■ **Alıştırma yönergesi**
Aşağıdaki listeyi süz ve "embankment" dizesini içeren satırların hepsini kopyala. Büyük ve küçük harf ayrımı gözetilir.

■ **Verilen liste**
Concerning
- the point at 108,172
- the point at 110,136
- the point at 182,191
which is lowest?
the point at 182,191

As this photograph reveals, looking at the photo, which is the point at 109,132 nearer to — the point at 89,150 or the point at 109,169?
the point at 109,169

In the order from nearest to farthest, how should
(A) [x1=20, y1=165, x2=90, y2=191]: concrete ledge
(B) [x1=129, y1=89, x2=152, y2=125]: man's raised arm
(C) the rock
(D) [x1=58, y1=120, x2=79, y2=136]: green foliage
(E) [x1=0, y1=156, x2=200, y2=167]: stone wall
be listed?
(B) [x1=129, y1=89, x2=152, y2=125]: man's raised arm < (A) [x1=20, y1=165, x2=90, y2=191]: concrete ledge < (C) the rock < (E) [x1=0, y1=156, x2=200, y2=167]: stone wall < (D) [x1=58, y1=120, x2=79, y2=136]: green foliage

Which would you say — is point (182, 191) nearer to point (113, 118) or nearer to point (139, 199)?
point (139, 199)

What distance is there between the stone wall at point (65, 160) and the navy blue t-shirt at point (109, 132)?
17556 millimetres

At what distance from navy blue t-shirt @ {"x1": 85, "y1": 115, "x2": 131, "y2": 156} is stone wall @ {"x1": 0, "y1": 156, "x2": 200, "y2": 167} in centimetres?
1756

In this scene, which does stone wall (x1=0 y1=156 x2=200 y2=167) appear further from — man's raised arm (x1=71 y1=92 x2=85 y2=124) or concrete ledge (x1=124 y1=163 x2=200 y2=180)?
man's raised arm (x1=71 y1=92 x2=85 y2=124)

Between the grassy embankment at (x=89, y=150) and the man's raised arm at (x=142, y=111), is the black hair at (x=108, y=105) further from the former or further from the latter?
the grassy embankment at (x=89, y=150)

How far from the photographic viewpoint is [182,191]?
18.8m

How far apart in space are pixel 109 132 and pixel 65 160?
--
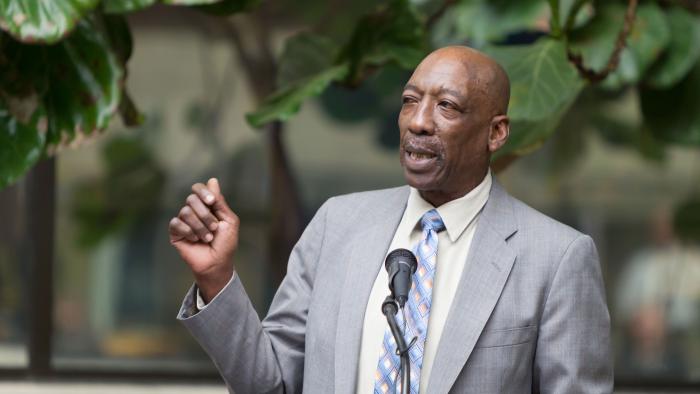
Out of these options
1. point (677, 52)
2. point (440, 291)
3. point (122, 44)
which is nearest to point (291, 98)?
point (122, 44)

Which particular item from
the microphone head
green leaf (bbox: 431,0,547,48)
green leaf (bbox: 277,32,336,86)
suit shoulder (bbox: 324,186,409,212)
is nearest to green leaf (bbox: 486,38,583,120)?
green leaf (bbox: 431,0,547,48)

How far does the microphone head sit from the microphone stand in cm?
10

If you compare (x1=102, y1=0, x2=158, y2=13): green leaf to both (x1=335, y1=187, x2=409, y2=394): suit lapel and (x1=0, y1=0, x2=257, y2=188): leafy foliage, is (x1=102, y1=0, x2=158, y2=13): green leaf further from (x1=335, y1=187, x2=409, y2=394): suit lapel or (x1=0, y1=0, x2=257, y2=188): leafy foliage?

■ **Görevin çıktısı**
Between the grassy embankment at (x=89, y=150) and the man's raised arm at (x=142, y=111), is the black hair at (x=108, y=105) further from the former or further from the latter?
the grassy embankment at (x=89, y=150)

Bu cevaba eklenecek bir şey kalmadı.